CRC treats the bit pattern like a polynomial. Sender and receiver share a generator polynomial. The sender appends a remainder; the receiver divides by the same generator to check whether the result is valid.

Checksum

One’s-complement sum

The message is divided into fixed-size words, commonly 16-bit or 8-bit in examples. The sender adds all words using one’s-complement arithmetic, complements the sum, and sends it as the checksum. The receiver adds all words including the checksum to test for error.

Concept Meaning Exam clue
Simple parity Adds one bit to force even or odd number of 1s Detects all single-bit errors
2D parity Adds row/column-style redundancy Stronger than simple parity
CRC Uses generator polynomial and binary division Excellent for burst-error detection
Checksum Uses one’s-complement addition Common exam step-by-step method
Mini summary
  • Redundancy enables checking.
  • CRC is the strongest detection concept here.
  • Checksum questions often test procedure.
Correction

Error Correction And Recovery

Correction goes beyond detecting a problem. It tries to recover the original data or replace damaged data with a clean copy.

Retransmission

Ask for the data again

Retransmission is simple: detect the error and request another copy. It is efficient when errors are rare and delay is acceptable, but inefficient for wireless or real-time applications with frequent loss.

FEC

Forward Error Correction

FEC sends enough redundant information for the receiver to correct a limited number of errors without waiting for retransmission. It trades extra bits for lower recovery delay.

Interleaving

Burst error correction

Interleaving spreads neighboring chunks apart before transmission. A burst then damages small pieces of several chunks instead of destroying one continuous chunk. After deinterleaving, FEC can often repair the smaller distributed errors.

Mini summary
  • Correction may use retransmission or FEC.
  • Interleaving helps with burst errors.
  • FEC is useful when waiting for resend is costly.
Revise

Final Cheat Sheet

Use this as the last-pass memory page before a quiz or exam.

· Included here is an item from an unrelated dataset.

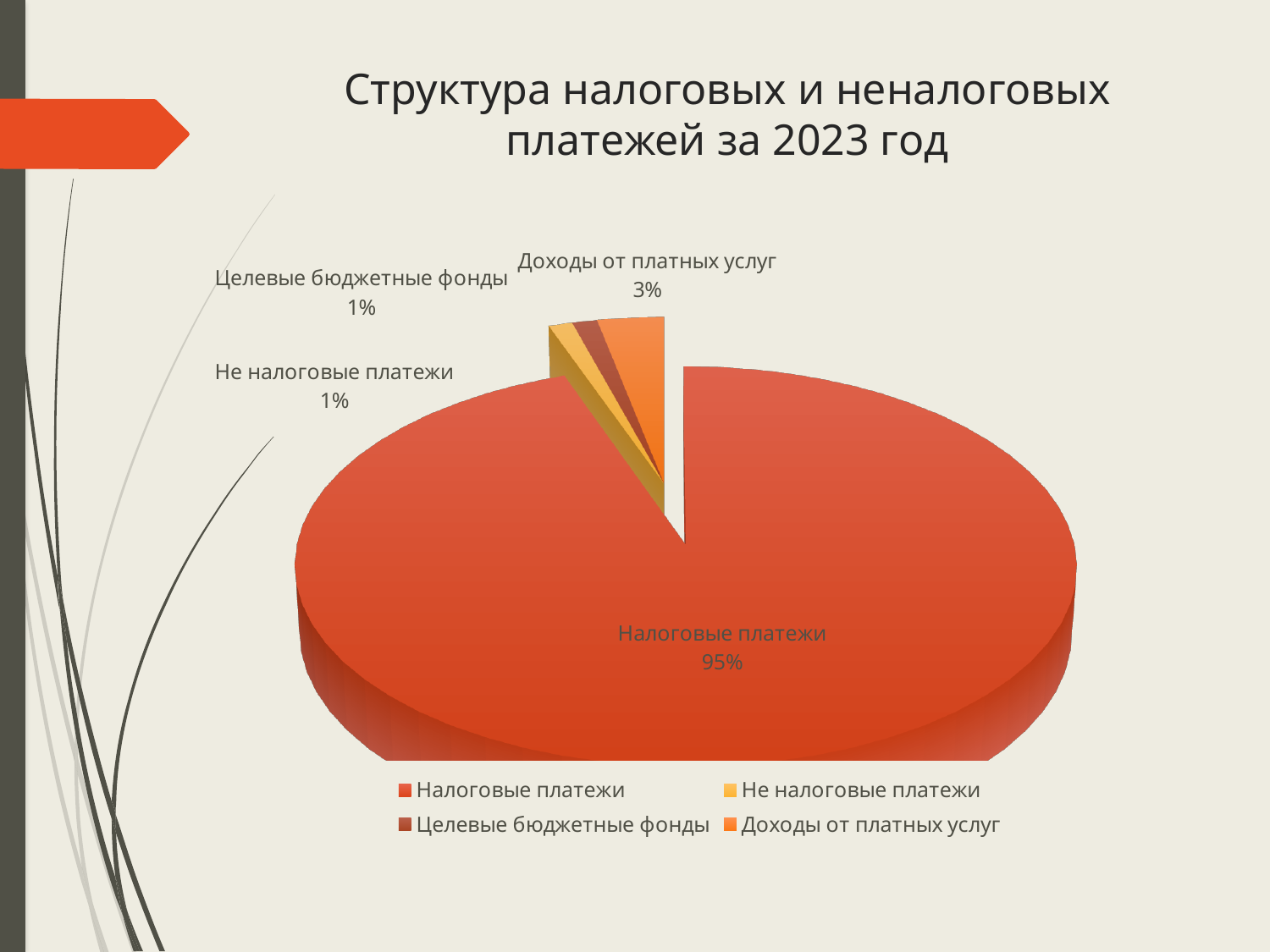
How many categories does the pie chart show? 4 What is the difference in percentage points between Налоговые платежи and Доходы от платных услуг? 92 What share of the pie does Налоговые платежи have? 95% What share of the pie does Целевые бюджетные фонды have? 1% Which category has the largest slice of the pie? Налоговые платежи What share of the pie does Доходы от платных услуг have? 3% What share of the pie does Не налоговые платежи have? 1% What kind of chart is shown on the slide? Pie chart Which is larger: Доходы от платных услуг or Целевые бюджетные фонды? Доходы от платных услуг What is the title of the chart? Структура налоговых и неналоговых платежей за 2023 год How many entries does the legend list? 4 What is the combined share of Не налоговые платежи and Целевые бюджетные фонды? 2%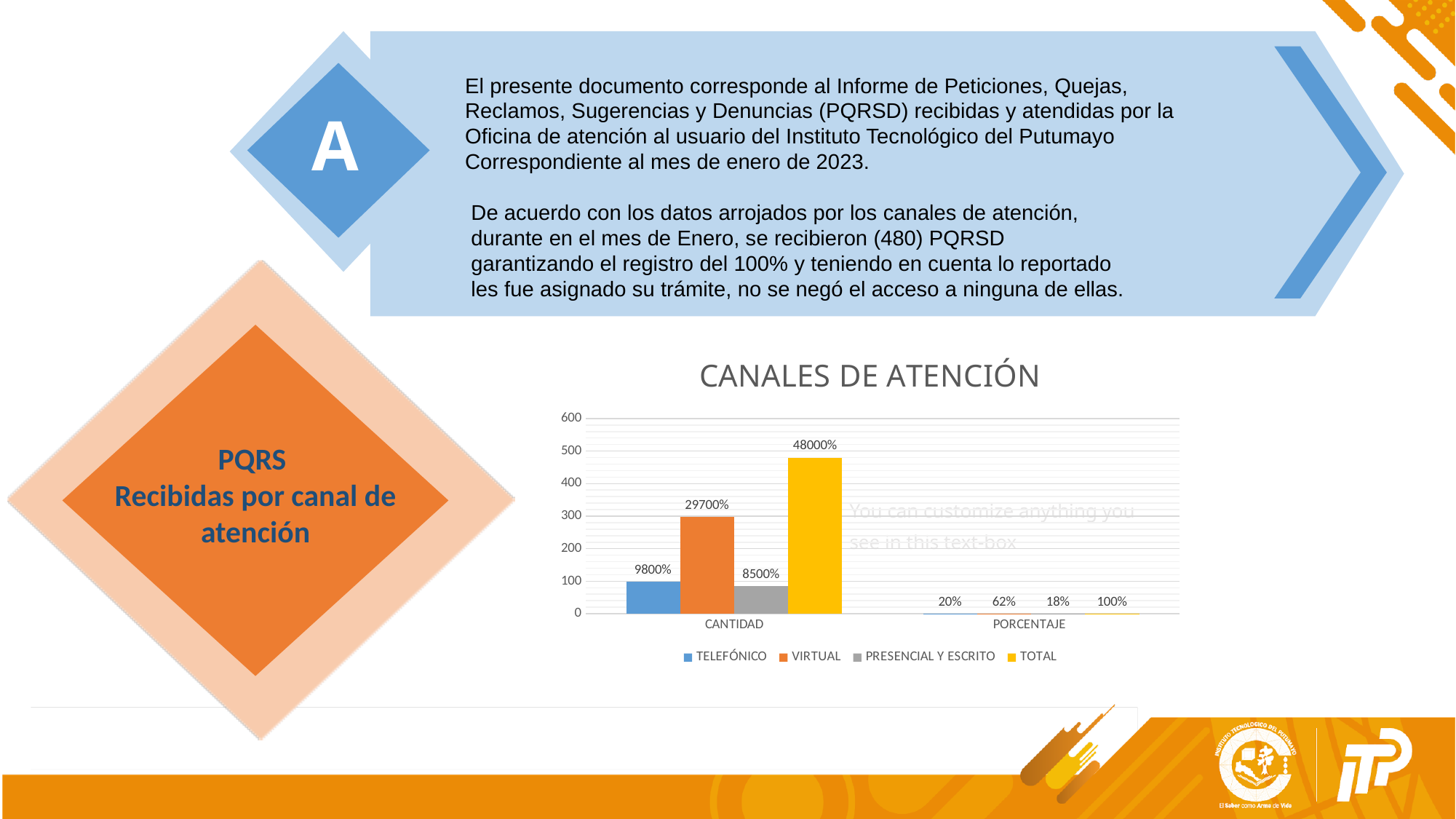
What is the difference between the VIRTUAL and TELEFÓNICO labels in the PORCENTAJE category? 42% In the CANTIDAD category, which is larger: TELEFÓNICO or PRESENCIAL Y ESCRITO? TELEFÓNICO What is the data label for TELEFÓNICO in the CANTIDAD category? 9800% What kind of chart is shown under the title CANALES DE ATENCIÓN? bar chart Which series has the shortest bar in the CANTIDAD category? PRESENCIAL Y ESCRITO What is the data label for TOTAL in the PORCENTAJE category? 100% How many series does the legend of the CANALES DE ATENCIÓN chart list? 4 What is the data label for PRESENCIAL Y ESCRITO in the PORCENTAJE category? 18% What is the data label for VIRTUAL in the CANTIDAD category? 29700% How many categories are shown on the x axis of the CANALES DE ATENCIÓN chart? 2 Is the VIRTUAL bar in the CANTIDAD category greater or less than 200 on the y axis? greater Which series has the tallest bar in the CANTIDAD category? TOTAL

  • DLL services Framing, addressing, error control, flow control.
  • Frame Packet plus data-link header/trailer.
  • Byte stuffing Insert ESC before flag byte in data.
  • Bit stuffing Insert 0 after five consecutive 1s.
  • Single-bit error Exactly one bit changes.
  • Burst error Two or more bits change within a span.
  • Simple parity Detects all single-bit errors.
  • CRC Uses generator polynomial.
  • Checksum One’s-complement addition and complement.
  • Retransmission Detect error and resend.
  • FEC Correct without resend.
  • Interleaving Spread burst damage across chunks.
Practice

Practice Questions With Answers

These questions target the facts, comparisons, and calculations that are easiest to test.

Why is framing necessary at the data-link layer?

Answer: It separates one transmitted unit from another.

Explanation: The receiver must know where each frame begins and ends before it can interpret the payload.

What is inserted during bit stuffing?

Answer: One 0 after five consecutive 1s.

Explanation: This prevents payload bits from looking like the flag pattern.

Why can simple parity miss some burst errors?

Answer: Because if an even number of bits changes, parity may still look correct.

Explanation: Parity only checks whether the total number of 1s has the expected even/odd property.

What is shared by sender and receiver in CRC?

Answer: The generator polynomial.

Explanation: Both sides use the same divisor to create and verify the CRC remainder.

Why is FEC useful for real-time or wireless applications?

Answer: It can correct limited errors without waiting for a retransmission.

Explanation: Retransmission delay can be too expensive when errors are frequent or timing matters.

How is burst-error length counted?

Answer: From the first corrupted bit to the last corrupted bit.

Explanation: The bits inside the span do not all need to be corrupted.